Data records:
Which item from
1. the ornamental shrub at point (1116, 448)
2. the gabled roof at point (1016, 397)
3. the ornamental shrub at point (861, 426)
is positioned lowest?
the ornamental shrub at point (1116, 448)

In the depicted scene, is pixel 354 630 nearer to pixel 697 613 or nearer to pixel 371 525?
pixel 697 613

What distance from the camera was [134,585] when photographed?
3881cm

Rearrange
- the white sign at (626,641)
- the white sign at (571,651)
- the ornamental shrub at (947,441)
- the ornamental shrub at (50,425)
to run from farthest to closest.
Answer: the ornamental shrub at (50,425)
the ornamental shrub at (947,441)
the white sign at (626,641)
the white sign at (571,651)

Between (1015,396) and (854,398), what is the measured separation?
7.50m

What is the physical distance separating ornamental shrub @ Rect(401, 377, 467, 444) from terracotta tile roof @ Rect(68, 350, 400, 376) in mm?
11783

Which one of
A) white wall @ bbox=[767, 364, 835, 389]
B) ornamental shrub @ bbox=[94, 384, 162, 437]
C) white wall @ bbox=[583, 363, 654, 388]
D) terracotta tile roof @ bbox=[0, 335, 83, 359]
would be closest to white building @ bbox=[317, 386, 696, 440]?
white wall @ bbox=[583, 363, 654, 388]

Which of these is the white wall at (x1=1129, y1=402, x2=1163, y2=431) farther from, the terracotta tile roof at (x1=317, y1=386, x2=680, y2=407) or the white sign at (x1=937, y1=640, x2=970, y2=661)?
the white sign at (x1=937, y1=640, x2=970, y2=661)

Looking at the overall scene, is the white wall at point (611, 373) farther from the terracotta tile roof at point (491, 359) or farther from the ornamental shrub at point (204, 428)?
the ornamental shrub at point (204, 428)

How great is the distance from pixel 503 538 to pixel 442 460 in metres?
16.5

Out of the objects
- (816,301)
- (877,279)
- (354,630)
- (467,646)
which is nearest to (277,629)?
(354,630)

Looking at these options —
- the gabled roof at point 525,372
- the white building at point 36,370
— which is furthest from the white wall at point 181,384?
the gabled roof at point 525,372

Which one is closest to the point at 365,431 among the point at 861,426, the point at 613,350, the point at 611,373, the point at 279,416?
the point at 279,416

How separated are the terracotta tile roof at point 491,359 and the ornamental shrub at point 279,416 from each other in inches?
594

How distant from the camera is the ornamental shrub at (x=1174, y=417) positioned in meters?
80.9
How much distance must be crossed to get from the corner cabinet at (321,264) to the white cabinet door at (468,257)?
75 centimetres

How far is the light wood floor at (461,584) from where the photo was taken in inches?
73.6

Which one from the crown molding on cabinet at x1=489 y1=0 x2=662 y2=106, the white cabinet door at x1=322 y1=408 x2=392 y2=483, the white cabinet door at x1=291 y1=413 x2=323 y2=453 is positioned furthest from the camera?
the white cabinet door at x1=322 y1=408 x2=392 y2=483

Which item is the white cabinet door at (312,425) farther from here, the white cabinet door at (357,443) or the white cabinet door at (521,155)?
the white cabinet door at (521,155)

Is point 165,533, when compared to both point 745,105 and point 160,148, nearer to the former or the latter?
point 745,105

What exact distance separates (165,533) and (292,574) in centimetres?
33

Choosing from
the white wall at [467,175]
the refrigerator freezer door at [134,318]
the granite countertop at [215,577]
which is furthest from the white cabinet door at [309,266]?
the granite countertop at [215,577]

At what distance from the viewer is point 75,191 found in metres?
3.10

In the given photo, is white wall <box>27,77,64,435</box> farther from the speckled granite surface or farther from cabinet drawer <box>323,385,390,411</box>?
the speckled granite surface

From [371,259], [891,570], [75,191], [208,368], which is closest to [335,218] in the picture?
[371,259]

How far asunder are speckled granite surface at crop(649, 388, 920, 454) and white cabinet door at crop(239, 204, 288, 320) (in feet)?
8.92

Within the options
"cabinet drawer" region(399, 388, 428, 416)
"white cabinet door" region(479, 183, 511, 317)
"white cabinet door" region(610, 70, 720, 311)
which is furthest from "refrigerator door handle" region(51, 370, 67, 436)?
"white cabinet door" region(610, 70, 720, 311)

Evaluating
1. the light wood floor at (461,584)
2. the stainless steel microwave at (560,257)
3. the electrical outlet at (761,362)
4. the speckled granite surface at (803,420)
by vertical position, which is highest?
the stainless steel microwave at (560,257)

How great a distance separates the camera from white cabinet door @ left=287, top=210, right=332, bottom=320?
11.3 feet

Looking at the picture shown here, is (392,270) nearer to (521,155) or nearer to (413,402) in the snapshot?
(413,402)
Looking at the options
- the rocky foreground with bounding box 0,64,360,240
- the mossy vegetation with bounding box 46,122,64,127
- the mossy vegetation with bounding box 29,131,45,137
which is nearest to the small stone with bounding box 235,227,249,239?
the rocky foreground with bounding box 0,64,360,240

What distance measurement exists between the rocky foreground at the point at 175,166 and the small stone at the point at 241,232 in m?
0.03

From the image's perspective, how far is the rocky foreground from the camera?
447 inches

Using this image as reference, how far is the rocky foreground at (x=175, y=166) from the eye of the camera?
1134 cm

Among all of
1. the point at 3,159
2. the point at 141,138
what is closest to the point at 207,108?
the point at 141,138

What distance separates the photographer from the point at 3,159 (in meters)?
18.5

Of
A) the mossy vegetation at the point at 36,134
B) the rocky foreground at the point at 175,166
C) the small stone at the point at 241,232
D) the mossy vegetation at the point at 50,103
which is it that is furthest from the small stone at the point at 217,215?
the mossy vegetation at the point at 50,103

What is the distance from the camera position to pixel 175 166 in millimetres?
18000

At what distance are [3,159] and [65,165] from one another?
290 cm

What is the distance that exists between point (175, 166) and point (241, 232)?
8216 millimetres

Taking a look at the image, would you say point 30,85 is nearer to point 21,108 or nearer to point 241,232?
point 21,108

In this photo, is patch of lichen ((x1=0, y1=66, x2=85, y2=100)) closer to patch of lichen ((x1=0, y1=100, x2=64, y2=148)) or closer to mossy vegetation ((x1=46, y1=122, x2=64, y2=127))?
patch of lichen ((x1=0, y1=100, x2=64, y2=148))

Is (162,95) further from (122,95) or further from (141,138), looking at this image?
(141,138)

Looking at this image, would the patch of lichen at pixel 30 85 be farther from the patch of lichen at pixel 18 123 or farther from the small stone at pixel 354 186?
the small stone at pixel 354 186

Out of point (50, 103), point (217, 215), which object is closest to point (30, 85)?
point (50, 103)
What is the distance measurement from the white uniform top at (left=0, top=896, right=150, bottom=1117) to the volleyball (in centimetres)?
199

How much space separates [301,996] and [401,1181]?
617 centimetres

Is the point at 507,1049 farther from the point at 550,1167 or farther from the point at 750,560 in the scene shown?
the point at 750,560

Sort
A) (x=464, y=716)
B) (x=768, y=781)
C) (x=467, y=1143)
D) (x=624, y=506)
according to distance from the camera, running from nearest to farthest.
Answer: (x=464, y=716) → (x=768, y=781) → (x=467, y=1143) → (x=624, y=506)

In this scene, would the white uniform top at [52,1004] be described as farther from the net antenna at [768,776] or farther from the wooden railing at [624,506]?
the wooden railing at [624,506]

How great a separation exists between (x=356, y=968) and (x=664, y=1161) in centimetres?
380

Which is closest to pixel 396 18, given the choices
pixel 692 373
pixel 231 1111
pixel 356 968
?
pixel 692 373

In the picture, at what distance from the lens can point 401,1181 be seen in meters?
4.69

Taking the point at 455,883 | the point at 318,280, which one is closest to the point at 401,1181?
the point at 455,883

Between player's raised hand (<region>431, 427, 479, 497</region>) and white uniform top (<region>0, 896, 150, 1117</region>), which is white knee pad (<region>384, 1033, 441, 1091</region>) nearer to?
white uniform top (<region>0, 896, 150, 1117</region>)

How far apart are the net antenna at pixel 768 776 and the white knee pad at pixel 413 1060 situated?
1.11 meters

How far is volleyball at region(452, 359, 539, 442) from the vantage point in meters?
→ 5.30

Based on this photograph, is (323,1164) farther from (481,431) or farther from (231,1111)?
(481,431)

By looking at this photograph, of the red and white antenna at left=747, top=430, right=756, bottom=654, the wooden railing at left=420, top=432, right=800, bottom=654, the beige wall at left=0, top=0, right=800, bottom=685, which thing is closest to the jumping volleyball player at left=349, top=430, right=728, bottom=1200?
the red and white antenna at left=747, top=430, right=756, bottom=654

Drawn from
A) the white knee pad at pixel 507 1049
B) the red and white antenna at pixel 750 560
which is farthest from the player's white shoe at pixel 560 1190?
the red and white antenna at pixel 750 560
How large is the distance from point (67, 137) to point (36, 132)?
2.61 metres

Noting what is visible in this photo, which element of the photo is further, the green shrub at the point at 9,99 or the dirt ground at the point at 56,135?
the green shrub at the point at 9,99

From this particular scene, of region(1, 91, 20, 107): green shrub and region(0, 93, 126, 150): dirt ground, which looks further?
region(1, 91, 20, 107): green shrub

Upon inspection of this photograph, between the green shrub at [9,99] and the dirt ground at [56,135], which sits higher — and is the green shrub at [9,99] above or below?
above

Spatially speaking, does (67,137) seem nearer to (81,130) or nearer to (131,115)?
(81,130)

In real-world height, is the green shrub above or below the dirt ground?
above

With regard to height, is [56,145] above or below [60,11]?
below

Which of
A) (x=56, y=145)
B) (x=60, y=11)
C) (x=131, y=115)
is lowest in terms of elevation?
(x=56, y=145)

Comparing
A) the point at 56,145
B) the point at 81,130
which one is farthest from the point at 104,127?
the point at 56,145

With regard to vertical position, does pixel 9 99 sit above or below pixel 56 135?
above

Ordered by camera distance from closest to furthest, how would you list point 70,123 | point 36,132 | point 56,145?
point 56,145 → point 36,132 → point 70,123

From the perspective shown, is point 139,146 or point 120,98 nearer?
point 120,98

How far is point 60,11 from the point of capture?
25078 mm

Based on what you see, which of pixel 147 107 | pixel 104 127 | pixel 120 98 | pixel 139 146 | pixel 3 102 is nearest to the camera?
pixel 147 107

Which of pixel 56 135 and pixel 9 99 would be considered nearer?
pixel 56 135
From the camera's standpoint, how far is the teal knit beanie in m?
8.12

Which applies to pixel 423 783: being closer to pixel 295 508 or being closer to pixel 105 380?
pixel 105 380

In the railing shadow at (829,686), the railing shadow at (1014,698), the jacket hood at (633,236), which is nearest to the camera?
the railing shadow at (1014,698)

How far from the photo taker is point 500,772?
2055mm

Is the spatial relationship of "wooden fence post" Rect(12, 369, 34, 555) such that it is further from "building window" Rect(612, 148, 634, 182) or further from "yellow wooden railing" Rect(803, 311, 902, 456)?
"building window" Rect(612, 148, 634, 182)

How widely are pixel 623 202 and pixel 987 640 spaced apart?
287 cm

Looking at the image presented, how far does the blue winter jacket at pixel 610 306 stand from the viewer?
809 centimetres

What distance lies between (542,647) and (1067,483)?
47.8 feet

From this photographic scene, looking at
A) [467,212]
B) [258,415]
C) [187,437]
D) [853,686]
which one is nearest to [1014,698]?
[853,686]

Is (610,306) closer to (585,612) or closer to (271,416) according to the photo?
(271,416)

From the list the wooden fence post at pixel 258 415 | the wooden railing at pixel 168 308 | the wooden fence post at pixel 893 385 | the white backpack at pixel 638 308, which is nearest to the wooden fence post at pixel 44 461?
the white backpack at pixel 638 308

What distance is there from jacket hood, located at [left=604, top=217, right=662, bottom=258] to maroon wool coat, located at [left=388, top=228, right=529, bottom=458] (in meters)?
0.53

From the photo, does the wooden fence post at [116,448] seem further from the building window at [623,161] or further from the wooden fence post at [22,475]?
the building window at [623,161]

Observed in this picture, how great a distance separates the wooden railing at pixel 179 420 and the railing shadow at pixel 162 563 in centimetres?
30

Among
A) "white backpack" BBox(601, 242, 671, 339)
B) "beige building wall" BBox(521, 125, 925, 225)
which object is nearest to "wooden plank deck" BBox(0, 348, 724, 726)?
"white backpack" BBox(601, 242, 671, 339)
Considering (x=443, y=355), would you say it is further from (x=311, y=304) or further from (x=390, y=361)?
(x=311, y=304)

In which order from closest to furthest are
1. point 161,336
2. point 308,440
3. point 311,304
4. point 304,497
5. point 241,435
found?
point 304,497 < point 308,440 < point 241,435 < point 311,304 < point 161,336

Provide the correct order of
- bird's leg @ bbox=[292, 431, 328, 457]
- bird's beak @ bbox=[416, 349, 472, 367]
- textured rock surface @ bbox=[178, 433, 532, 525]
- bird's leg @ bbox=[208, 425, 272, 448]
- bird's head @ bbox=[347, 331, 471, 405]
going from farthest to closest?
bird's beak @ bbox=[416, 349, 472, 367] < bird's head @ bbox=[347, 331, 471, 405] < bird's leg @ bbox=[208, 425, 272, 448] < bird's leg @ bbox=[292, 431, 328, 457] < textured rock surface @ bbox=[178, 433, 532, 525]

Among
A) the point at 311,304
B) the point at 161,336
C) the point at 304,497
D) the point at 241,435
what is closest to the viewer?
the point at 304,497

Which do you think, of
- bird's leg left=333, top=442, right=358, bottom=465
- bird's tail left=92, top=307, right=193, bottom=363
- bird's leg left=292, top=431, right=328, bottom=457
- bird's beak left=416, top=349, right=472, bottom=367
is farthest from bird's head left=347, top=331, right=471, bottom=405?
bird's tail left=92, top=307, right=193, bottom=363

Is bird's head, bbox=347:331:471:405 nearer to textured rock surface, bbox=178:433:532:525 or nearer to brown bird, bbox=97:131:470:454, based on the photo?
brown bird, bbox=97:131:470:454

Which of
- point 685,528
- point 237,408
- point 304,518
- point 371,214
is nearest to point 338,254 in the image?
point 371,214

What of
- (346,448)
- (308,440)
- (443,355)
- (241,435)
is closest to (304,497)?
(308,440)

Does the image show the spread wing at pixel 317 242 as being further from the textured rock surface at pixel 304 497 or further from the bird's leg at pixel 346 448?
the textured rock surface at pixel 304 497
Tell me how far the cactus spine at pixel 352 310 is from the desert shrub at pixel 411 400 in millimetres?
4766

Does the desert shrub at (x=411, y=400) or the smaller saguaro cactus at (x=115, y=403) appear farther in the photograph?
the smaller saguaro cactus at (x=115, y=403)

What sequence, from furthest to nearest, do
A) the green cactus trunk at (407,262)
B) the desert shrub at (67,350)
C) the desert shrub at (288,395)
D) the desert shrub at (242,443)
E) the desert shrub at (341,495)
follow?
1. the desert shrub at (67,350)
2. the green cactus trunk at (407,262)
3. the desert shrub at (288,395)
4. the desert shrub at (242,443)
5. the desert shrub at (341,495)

Work to do:
Only the lines from the one with "Tell me how" through the end of the material are wanted; copy them exactly, both ends included.

Worked answer:
Tell me how far the cactus spine at pixel 352 310 is from the desert shrub at pixel 411 400 in millimetres?
4766

Does the desert shrub at (x=411, y=400) or the smaller saguaro cactus at (x=115, y=403) appear farther in the photograph?
the smaller saguaro cactus at (x=115, y=403)

What sequence, from furthest to nearest, do
A) the green cactus trunk at (407,262)
B) the desert shrub at (67,350)
C) the desert shrub at (288,395)
D) the desert shrub at (242,443)
E) the desert shrub at (341,495)
follow?
1. the desert shrub at (67,350)
2. the green cactus trunk at (407,262)
3. the desert shrub at (288,395)
4. the desert shrub at (242,443)
5. the desert shrub at (341,495)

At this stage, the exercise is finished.